- [EXTRACT]
# Pending 25% Devaluation of Starpoints



## DeniseM (May 7, 2006)

There is a long thread on FlyerTalk.com about a survey that Starwood has sent out to SPG members about a pending devaluation of Starpoints.  If you have Starpoints sitting around, you might want to use them (make hotel reservations) or transfer them to air miles, before they're devalued.  

We use our Starpoints for free tix to Hawaii, so I transferred mine to Hawaiian Airlines.  Once they are converted to Hawaii Air Miles, they won't be affected by any moves Starwood makes.  Note that you get 25K airmiles for transferring 20K Starpoints, so you want to transfer in units of 20K if you can.  I transferred 40K Starpoints and will hold on to the other 12K in the account until it reaches 20K.

Here's the thread:
http://www.flyertalk.com/forum/showthread.php?t=555179


----------



## grgs (May 7, 2006)

Denise, 

Thanks for the heads up!  How difficult is it to get airline tickets with FF miles?  I never tried since I always hear how difficult it is to redeem them.  But I am sitting on about 120K starpoints, so it might be a good idea to transfer some to miles.  Realistically, how far in advance do you have to plan?

Glorian


----------



## Henry M. (May 7, 2006)

The difficulty to redeem FF miles depends on the airline, how far ahead you book your tickets and how flexible you are with your travel dates. I've been to Hawaii with my family 6 times (4 tickets each time, except the last time when I just needed 2) and have never purchased a ticket. It's all been FF on American Airlines between Austin, TX and Maui, Kona and Honolulu. I've also redeemed tickets to go to Belize and Guatemala with no problems.

- [WHAT IS ASKED] Write out the entire Starpoints thread word for word. The data that comes next is from another source and has no connection to the Starpoints thread.

- [LISTING]
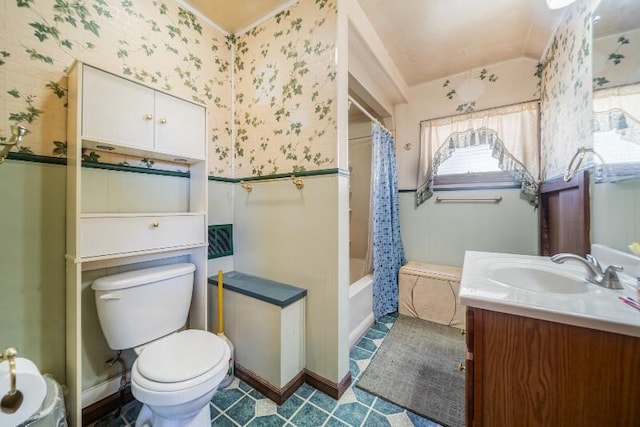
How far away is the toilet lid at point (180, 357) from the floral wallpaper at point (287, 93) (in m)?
1.07

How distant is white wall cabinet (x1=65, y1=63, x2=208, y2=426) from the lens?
104 cm

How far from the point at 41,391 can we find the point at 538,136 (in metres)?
3.41

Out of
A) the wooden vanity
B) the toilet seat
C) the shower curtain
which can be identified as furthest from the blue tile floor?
the shower curtain

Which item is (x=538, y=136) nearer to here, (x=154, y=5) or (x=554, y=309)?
(x=554, y=309)

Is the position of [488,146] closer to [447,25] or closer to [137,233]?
[447,25]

- [FINISHED ANSWER]
# Pending 25% Devaluation of Starpoints



## DeniseM (May 7, 2006)

There is a long thread on FlyerTalk.com about a survey that Starwood has sent out to SPG members about a pending devaluation of Starpoints.  If you have Starpoints sitting around, you might want to use them (make hotel reservations) or transfer them to air miles, before they're devalued.  

We use our Starpoints for free tix to Hawaii, so I transferred mine to Hawaiian Airlines.  Once they are converted to Hawaii Air Miles, they won't be affected by any moves Starwood makes.  Note that you get 25K airmiles for transferring 20K Starpoints, so you want to transfer in units of 20K if you can.  I transferred 40K Starpoints and will hold on to the other 12K in the account until it reaches 20K.

Here's the thread:
http://www.flyertalk.com/forum/showthread.php?t=555179


----------



## grgs (May 7, 2006)

Denise, 

Thanks for the heads up!  How difficult is it to get airline tickets with FF miles?  I never tried since I always hear how difficult it is to redeem them.  But I am sitting on about 120K starpoints, so it might be a good idea to transfer some to miles.  Realistically, how far in advance do you have to plan?

Glorian


----------



## Henry M. (May 7, 2006)

The difficulty to redeem FF miles depends on the airline, how far ahead you book your tickets and how flexible you are with your travel dates. I've been to Hawaii with my family 6 times (4 tickets each time, except the last time when I just needed 2) and have never purchased a ticket. It's all been FF on American Airlines between Austin, TX and Maui, Kona and Honolulu. I've also redeemed tickets to go to Belize and Guatemala with no problems.